# web cam on Adium=video with MSN



## Anarco

Hello everybody,

Here is a new pluggin for Adium: MeBeam Integration. With this pluggin it's possible to initiate audio-video with everybody on instant messagerie (MSN, AIM, Yahoo...) So right now it's possible to video Chat with MSN from Adium  

Adium - Xtras - View Xtra: MeBeam Integration


----------



## lamesignup

*Fail <-*

Hello everybody,

MeBeam is rubbish and you'll find out why. Anarco should spend his time finding an *integrated* webcam solution to Adium, not webbased.
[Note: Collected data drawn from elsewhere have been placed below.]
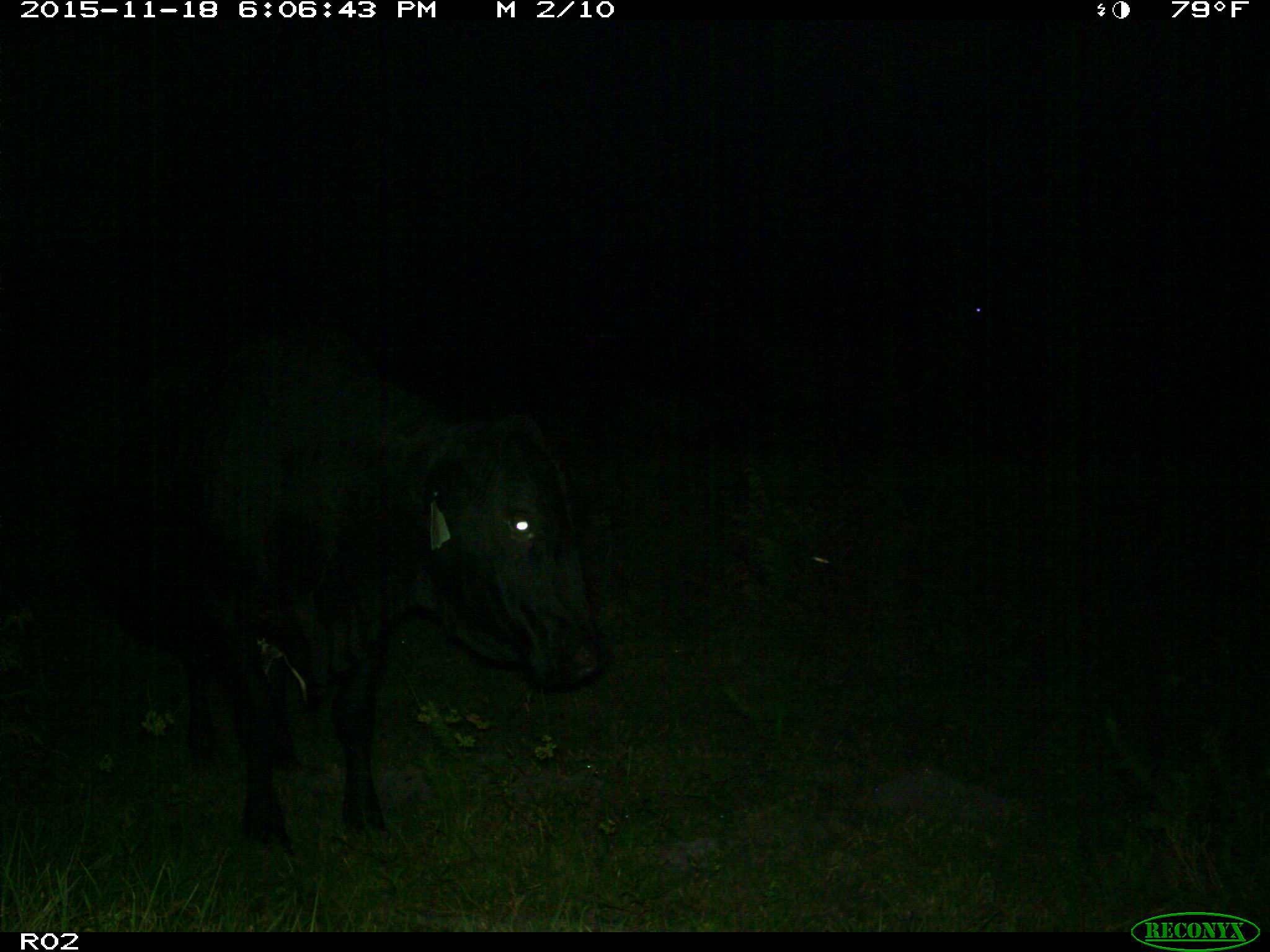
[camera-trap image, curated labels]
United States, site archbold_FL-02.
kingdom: Animalia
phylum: Chordata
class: Mammalia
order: Artiodactyla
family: Bovidae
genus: Bos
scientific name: Bos taurus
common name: domestic cow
It's having a laugh with Adium users.

Bye


----------



## Manatus

Well maybe things have improved in the intervening 2+ years since that was posted...


----------



## MacStation

I've found that this plugin hasn't helped much, TokBox or iChat are the best solutions at the moment.


----------



## chas_m

I don't know anything about TokBox, but iChat is the best visual webchatting app I've seen, while Skype is the most reliable.


----------



## jaysully

TokBox is what Meebo.com uses. I prefer meebo, the it saves the chat on the server, so you don't have messages on this computer of that computer. TokBox works well for "guests" and across all chat programs.


----------